No sería raro que alguna vez en tu vida hayas visto un mandala de arena. Esta creación efímera es un ritual que se practica en algunos monasterios budistas (aquí su deslumbrante proceso de creación). Su significado, sin embargo, suele escapar a la lógica occidental. Podríamos decir, incluso, que la desafía, pues cómo es que algo tan hermoso que conlleva tantas horas de trabajo está destinado a ser literalmente barrido.
La magia que entraña el mandala de arena empieza con su forma y los símbolos que guarda. Este dispositivo es un ejemplo perfecto de la idea del inconsciente colectivo desarrollado por el psiquiatra y psicólogo Carl Gustav Jung. Para este suizo era posible acelerar el crecimiento personal si se prestaba atención plena a los elementos y figuras latentes en la psique, empezando con la creación de figuras esféricas.
Mandala, en sánscrito, significa “centro” o “rueda”, y es un arquetipo presente en todas las geografías del planeta. Pensemos, por ejemplo, en la Piedra del Sol de México o el yin y el yang de China. Su presencia generalizada permite intuir, de entrada, el poder que reside en la geometría sagrada que, a través de códigos, se manifiesta en toda clase de suertes de vida.
Cultivar el desapego
Los monjes pueden dedicar semanas a hacer un solo mandala de arena. Después de dibujar el diseño en una superficie plana, la empiezan a rellenar con arena de colores. Es un acto que, en esencia, conlleva una presencia plena e invoca la contemplación. El final de este arte es tan metódico como el principio. Trazan una serie de líneas rectas que desfiguran el mandala; los colores de la arena se vuelven uno antes de ser barridos por completo. Este ritual trata entonces de lidiar, de forma literal, con el apego que genera la existencia y, en lo metafórico, retratar la sustancia del budismo: la liberación de “la rueda de la vida” o del ciclo eterno de nacer, sufrir, morir y reencarnar. El mandala de arena es, en breve, la representación del tránsito de samsara a nirvana.

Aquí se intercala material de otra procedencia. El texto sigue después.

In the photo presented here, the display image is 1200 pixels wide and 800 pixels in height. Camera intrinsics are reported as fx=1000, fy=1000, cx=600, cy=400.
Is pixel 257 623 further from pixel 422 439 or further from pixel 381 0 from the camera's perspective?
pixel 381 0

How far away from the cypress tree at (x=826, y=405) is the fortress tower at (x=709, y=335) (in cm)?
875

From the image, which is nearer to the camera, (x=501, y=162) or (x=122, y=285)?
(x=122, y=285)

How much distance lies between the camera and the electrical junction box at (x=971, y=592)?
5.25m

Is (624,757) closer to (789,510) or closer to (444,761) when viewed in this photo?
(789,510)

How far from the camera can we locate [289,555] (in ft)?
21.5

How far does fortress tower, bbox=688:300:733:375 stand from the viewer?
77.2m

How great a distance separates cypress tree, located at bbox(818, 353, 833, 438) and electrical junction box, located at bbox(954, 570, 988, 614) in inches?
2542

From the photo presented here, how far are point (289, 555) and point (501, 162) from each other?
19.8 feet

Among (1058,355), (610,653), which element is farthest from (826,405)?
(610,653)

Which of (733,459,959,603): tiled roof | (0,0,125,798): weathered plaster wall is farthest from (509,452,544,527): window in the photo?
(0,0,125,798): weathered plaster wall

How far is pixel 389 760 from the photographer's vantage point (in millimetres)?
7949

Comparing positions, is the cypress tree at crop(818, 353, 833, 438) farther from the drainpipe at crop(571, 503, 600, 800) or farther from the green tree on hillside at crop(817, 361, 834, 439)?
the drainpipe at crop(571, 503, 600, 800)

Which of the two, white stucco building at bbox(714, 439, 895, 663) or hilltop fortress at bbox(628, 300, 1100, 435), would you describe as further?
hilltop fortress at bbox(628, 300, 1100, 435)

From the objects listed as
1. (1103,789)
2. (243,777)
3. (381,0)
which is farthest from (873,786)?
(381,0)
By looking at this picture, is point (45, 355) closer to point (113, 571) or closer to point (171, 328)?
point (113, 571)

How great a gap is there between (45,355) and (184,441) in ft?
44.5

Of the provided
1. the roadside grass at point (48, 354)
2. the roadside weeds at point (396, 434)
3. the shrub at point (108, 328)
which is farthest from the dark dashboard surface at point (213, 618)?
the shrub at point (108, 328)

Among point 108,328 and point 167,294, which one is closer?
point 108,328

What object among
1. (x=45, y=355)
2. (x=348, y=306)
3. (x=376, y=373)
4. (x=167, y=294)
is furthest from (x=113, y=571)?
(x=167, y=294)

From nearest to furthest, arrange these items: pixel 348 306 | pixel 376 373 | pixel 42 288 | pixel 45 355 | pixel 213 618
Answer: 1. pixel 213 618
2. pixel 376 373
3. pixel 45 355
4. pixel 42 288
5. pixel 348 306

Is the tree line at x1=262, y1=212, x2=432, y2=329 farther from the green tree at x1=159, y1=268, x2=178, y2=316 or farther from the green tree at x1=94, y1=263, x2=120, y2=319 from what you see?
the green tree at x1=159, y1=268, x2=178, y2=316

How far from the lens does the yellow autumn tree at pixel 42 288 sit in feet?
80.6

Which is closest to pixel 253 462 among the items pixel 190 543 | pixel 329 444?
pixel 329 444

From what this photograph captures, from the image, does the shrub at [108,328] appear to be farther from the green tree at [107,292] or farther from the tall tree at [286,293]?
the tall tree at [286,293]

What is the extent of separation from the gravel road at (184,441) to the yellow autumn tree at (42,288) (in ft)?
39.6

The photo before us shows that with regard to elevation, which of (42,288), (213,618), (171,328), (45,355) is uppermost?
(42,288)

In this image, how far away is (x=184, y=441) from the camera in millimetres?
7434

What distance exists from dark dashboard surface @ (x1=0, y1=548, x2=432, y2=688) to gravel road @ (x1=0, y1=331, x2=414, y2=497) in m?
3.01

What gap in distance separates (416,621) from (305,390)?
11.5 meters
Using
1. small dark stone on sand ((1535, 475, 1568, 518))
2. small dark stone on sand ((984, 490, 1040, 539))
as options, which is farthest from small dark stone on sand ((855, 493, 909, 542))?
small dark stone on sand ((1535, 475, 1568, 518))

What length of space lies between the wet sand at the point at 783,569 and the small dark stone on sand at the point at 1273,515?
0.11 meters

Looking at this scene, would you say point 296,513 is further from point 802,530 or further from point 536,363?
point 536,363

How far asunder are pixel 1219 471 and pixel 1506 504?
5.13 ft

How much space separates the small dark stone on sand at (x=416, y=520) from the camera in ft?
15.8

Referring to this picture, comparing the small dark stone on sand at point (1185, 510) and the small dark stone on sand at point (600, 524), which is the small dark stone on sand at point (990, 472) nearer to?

El simple acto de mirar cómo una belleza tan sublime se esfuma, causa incomodidad. Ni siquiera imaginar lo que eso supone para los creadores. El asunto es que en esa experiencia reside el más grande aprendizaje de esta práctica. De manera paradójica, aquello que nos genera sufrimiento, es el modo más puro que hay para liberarnos de él.
Es probable que nunca hagas un mandala de arena, pero sus enseñanzas se pueden traducir a cualquier plano de la existencia. Es preciso, por eso, recordar una cita del escritor Alan Watts, que años dedicó a difundir la filosofía budista: “Este es el verdadero secreto de la vida: estar completamente comprometido con lo que estás haciendo aquí y ahora. En lugar de llamarlo trabajo, date cuenta de que es un juego”. Encontramos aquí una invitación a no tomarnos tan en serio y a conectar con una idea más lúdica de la realidad. De alguna manera, el mandala de arena es un auténtico ejemplo de que el meollo del asunto no está en los hechos, sino en la forma en la que nos relacionamos con ellos. Así, las posibilidades creativas son infinitas y por eso, quizá, podríamos decir que este ritual encarna el verdadero arte “de ser humanos”.